Цель задания: Воспроизведите все записи ниже дословно, не изменяя в них ни единого знака.

————

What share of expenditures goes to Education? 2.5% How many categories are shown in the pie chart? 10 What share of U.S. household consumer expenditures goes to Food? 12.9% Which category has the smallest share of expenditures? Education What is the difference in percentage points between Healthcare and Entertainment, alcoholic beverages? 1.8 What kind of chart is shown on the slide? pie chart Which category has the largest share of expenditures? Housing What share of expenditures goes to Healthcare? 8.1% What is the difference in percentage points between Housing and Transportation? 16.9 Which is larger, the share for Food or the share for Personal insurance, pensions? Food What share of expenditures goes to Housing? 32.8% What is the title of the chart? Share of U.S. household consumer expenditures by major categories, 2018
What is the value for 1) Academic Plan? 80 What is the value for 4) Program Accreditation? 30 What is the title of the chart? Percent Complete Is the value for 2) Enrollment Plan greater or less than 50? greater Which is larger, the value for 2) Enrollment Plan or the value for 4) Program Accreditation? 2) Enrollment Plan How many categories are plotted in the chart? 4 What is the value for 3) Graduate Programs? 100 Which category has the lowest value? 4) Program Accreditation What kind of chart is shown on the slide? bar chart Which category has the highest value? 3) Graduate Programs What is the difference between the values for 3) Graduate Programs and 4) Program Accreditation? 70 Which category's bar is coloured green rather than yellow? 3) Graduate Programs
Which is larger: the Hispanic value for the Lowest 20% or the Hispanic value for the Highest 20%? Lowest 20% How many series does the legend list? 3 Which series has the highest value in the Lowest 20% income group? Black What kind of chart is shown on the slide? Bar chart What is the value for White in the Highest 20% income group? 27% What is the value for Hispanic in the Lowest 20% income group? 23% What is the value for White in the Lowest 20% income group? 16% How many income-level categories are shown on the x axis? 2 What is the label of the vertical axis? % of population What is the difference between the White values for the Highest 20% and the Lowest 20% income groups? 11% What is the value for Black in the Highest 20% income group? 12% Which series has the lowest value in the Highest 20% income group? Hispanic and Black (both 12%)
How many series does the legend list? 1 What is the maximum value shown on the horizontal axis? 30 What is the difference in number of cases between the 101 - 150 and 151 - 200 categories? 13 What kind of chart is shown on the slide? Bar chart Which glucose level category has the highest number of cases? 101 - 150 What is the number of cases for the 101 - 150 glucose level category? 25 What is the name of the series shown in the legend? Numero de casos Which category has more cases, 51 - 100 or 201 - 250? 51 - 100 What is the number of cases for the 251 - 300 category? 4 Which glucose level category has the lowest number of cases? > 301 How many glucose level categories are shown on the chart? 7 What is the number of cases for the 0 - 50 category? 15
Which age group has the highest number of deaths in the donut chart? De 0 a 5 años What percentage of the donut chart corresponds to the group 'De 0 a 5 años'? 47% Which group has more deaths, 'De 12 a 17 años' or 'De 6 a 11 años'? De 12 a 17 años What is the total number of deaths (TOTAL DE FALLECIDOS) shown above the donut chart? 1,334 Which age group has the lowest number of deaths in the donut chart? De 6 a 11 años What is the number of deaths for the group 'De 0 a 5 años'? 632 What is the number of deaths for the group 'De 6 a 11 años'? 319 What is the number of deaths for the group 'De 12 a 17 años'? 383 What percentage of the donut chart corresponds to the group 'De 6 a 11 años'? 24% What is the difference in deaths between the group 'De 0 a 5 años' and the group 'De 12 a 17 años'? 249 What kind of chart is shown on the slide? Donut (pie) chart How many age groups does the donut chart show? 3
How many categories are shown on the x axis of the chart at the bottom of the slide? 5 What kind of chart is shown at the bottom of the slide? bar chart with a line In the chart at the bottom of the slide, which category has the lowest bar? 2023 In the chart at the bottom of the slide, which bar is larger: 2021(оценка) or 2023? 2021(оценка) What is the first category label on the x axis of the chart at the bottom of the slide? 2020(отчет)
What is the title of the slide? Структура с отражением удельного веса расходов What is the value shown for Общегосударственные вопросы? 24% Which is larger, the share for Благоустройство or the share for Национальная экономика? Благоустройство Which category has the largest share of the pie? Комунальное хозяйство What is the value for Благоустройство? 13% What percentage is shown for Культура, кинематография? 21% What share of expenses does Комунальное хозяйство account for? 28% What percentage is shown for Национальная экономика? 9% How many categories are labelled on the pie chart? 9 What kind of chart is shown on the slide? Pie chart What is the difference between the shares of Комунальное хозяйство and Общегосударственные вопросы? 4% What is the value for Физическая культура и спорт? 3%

————

Образец решения:
What share of expenditures goes to Education? 2.5% How many categories are shown in the pie chart? 10 What share of U.S. household consumer expenditures goes to Food? 12.9% Which category has the smallest share of expenditures? Education What is the difference in percentage points between Healthcare and Entertainment, alcoholic beverages? 1.8 What kind of chart is shown on the slide? pie chart Which category has the largest share of expenditures? Housing What share of expenditures goes to Healthcare? 8.1% What is the difference in percentage points between Housing and Transportation? 16.9 Which is larger, the share for Food or the share for Personal insurance, pensions? Food What share of expenditures goes to Housing? 32.8% What is the title of the chart? Share of U.S. household consumer expenditures by major categories, 2018
What is the value for 1) Academic Plan? 80 What is the value for 4) Program Accreditation? 30 What is the title of the chart? Percent Complete Is the value for 2) Enrollment Plan greater or less than 50? greater Which is larger, the value for 2) Enrollment Plan or the value for 4) Program Accreditation? 2) Enrollment Plan How many categories are plotted in the chart? 4 What is the value for 3) Graduate Programs? 100 Which category has the lowest value? 4) Program Accreditation What kind of chart is shown on the slide? bar chart Which category has the highest value? 3) Graduate Programs What is the difference between the values for 3) Graduate Programs and 4) Program Accreditation? 70 Which category's bar is coloured green rather than yellow? 3) Graduate Programs
Which is larger: the Hispanic value for the Lowest 20% or the Hispanic value for the Highest 20%? Lowest 20% How many series does the legend list? 3 Which series has the highest value in the Lowest 20% income group? Black What kind of chart is shown on the slide? Bar chart What is the value for White in the Highest 20% income group? 27% What is the value for Hispanic in the Lowest 20% income group? 23% What is the value for White in the Lowest 20% income group? 16% How many income-level categories are shown on the x axis? 2 What is the label of the vertical axis? % of population What is the difference between the White values for the Highest 20% and the Lowest 20% income groups? 11% What is the value for Black in the Highest 20% income group? 12% Which series has the lowest value in the Highest 20% income group? Hispanic and Black (both 12%)
How many series does the legend list? 1 What is the maximum value shown on the horizontal axis? 30 What is the difference in number of cases between the 101 - 150 and 151 - 200 categories? 13 What kind of chart is shown on the slide? Bar chart Which glucose level category has the highest number of cases? 101 - 150 What is the number of cases for the 101 - 150 glucose level category? 25 What is the name of the series shown in the legend? Numero de casos Which category has more cases, 51 - 100 or 201 - 250? 51 - 100 What is the number of cases for the 251 - 300 category? 4 Which glucose level category has the lowest number of cases? > 301 How many glucose level categories are shown on the chart? 7 What is the number of cases for the 0 - 50 category? 15
Which age group has the highest number of deaths in the donut chart? De 0 a 5 años What percentage of the donut chart corresponds to the group 'De 0 a 5 años'? 47% Which group has more deaths, 'De 12 a 17 años' or 'De 6 a 11 años'? De 12 a 17 años What is the total number of deaths (TOTAL DE FALLECIDOS) shown above the donut chart? 1,334 Which age group has the lowest number of deaths in the donut chart? De 6 a 11 años What is the number of deaths for the group 'De 0 a 5 años'? 632 What is the number of deaths for the group 'De 6 a 11 años'? 319 What is the number of deaths for the group 'De 12 a 17 años'? 383 What percentage of the donut chart corresponds to the group 'De 6 a 11 años'? 24% What is the difference in deaths between the group 'De 0 a 5 años' and the group 'De 12 a 17 años'? 249 What kind of chart is shown on the slide? Donut (pie) chart How many age groups does the donut chart show? 3
How many categories are shown on the x axis of the chart at the bottom of the slide? 5 What kind of chart is shown at the bottom of the slide? bar chart with a line In the chart at the bottom of the slide, which category has the lowest bar? 2023 In the chart at the bottom of the slide, which bar is larger: 2021(оценка) or 2023? 2021(оценка) What is the first category label on the x axis of the chart at the bottom of the slide? 2020(отчет)
What is the title of the slide? Структура с отражением удельного веса расходов What is the value shown for Общегосударственные вопросы? 24% Which is larger, the share for Благоустройство or the share for Национальная экономика? Благоустройство Which category has the largest share of the pie? Комунальное хозяйство What is the value for Благоустройство? 13% What percentage is shown for Культура, кинематография? 21% What share of expenses does Комунальное хозяйство account for? 28% What percentage is shown for Национальная экономика? 9% How many categories are labelled on the pie chart? 9 What kind of chart is shown on the slide? Pie chart What is the difference between the shares of Комунальное хозяйство and Общегосударственные вопросы? 4% What is the value for Физическая культура и спорт? 3%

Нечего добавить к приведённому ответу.